4.3   Building a DataFrame

With these lets build a quick Synthetic DataFrame. For ease of code we will redefine the 'builder.tools' call

tools = builder.tools
# the dataframe has a unique id, a float value between 0.0 and 1.0and a date formtted as a text string
df = pd.DataFrame()
df['id'] = tools.unique_numbers(start=10, until=100, size=10)
df['values'] = tools.get_number(to_value=1.0, size=10)
df['date'] = tools.get_datetime(start='12/05/2018', until='30/11/2018', date_format='%d-%m-%Y %H:%M:%S', size=10)

4.3.1   Data quantity

to show representative data we can adjust the quality of the data we produce.

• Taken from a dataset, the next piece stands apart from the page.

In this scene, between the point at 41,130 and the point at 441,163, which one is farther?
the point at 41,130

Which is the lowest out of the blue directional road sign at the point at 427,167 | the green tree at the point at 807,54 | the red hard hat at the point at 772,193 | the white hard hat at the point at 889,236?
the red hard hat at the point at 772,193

Here we only get about 50% of the telephone numbers

# using the get string pattern we can create part random and part static data elements. see the inline docs for help on customising choices
df['mobile'] = tools.get_string_pattern("(07ddd) ddd ddd", choice_only=False, size=10, quantity=0.5)
df

https://raw.githubusercontent.com/Gigas64/discovery-behavioral-utils/master/docs/img/output_26_0.png

4.4   Weighted Patterns

Now we can get a bit more controlled in how we want the random numbers to be generated by using the weighted patterns. Weighted patterns are similar to probability but don't need to add to 1 and also don't need to be the same size as the selection. Lets see how this works through an example.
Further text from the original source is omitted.